Task objective:
Quote word for word the stretch of the forum comment on AlphaEvolve below from "Person 14 May" through "including from DeepSeek).".

Person comments on Cole Wyeth’s Shortform

Person 14 May 2025 23:38 UTC
1 point
0
Heads up: I am not an AI researcher or even an academic, just someone who keeps up with AI
But I do have quick thoughts as well;
Kernel optimization (which they claim is what resulted in the 1% decrease in training time) is something we know AI models are great at (see RE-Bench and the multiple arXiv papers on the matter, including from DeepSeek).
It seems to me like AlphaEvolve is more-or-less an improvement over previous models that also claimed to make novel algorithmic and mathematical discoveries (FunSearch, AlphaTensor) notably by using better base Gemini models and a better agentic framework. We also know that AI models already contribute to the improvement of AI hardware. What AlphaEvolve seems to do is to unify all of that into a superhuman model for those multiple uses. In the accompanying podcast they give us some further information:
- The rate of improvement is still moderate, and the process still takes months. They phrase it as an interesting and promising area of progress for the future, not as a current large improvement.
- They have not tried to distill all that data into a new model yet, which seems strange to me considering they’ve had it for a year now.
- They say that a lot of improvements come from the base model’s quality.

Dataset excerpts:
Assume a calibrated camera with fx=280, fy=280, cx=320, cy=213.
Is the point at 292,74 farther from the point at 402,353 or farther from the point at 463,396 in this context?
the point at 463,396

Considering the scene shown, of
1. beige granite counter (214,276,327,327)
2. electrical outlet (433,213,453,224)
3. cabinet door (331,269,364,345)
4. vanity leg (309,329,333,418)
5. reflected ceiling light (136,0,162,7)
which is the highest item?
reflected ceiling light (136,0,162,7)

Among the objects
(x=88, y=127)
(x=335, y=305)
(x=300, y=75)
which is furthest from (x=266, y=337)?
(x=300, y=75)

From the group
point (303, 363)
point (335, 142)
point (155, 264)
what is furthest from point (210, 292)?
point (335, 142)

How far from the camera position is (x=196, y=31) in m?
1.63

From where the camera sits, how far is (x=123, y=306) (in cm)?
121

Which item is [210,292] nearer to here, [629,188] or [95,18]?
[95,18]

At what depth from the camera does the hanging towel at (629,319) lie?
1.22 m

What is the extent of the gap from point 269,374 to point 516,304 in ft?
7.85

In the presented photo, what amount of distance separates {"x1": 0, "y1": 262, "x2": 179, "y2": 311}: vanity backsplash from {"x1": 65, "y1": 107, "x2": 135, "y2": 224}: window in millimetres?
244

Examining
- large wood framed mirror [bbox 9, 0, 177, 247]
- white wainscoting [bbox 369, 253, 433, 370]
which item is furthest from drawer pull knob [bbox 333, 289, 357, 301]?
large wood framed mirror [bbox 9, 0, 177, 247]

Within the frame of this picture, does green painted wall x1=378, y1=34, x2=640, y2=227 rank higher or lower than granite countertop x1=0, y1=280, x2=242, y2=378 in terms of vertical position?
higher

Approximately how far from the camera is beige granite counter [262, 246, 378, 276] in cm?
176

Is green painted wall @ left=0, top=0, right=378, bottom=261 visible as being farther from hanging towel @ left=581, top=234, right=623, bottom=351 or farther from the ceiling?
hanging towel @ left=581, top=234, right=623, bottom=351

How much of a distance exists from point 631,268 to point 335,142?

...

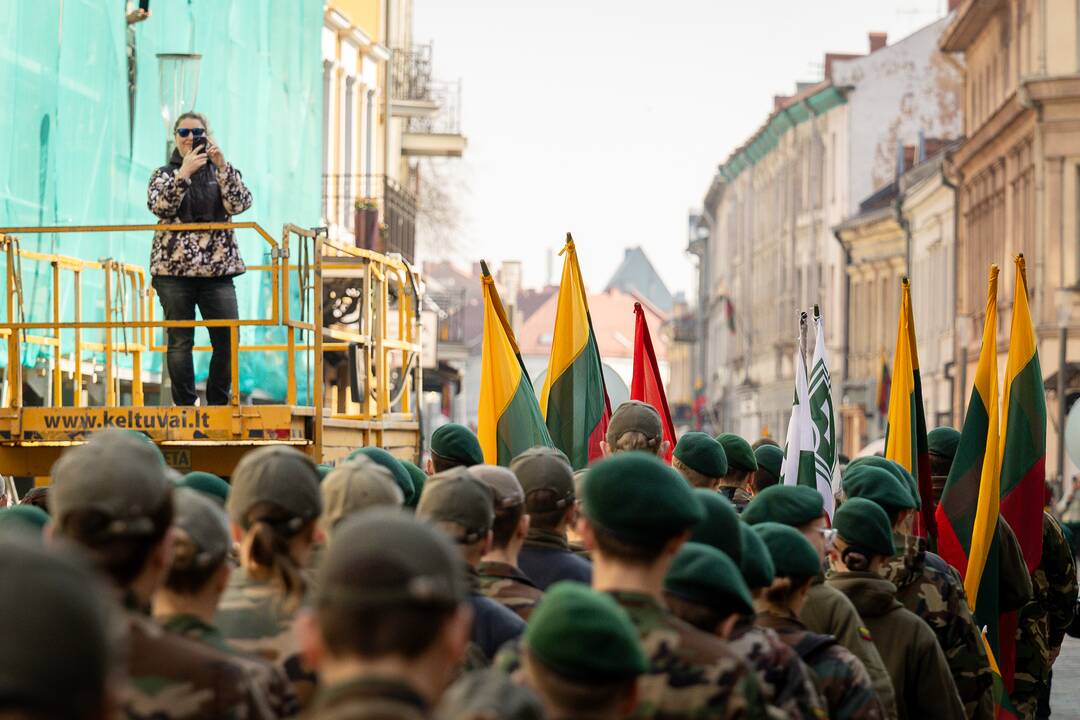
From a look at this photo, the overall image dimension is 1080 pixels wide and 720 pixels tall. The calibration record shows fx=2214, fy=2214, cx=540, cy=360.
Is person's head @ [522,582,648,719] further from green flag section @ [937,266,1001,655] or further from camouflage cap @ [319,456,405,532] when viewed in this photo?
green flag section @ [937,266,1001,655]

...

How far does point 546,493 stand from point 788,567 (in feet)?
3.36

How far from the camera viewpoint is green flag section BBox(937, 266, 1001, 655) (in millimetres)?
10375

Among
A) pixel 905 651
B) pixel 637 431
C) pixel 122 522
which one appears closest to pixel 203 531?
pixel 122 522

Solution to the exercise:
Person 14 May 2025 23:38 UTC
1 point
0
Heads up: I am not an AI researcher or even an academic, just someone who keeps up with AI
But I do have quick thoughts as well;
Kernel optimization (which they claim is what resulted in the 1% decrease in training time) is something we know AI models are great at (see RE-Bench and the multiple arXiv papers on the matter, including from DeepSeek).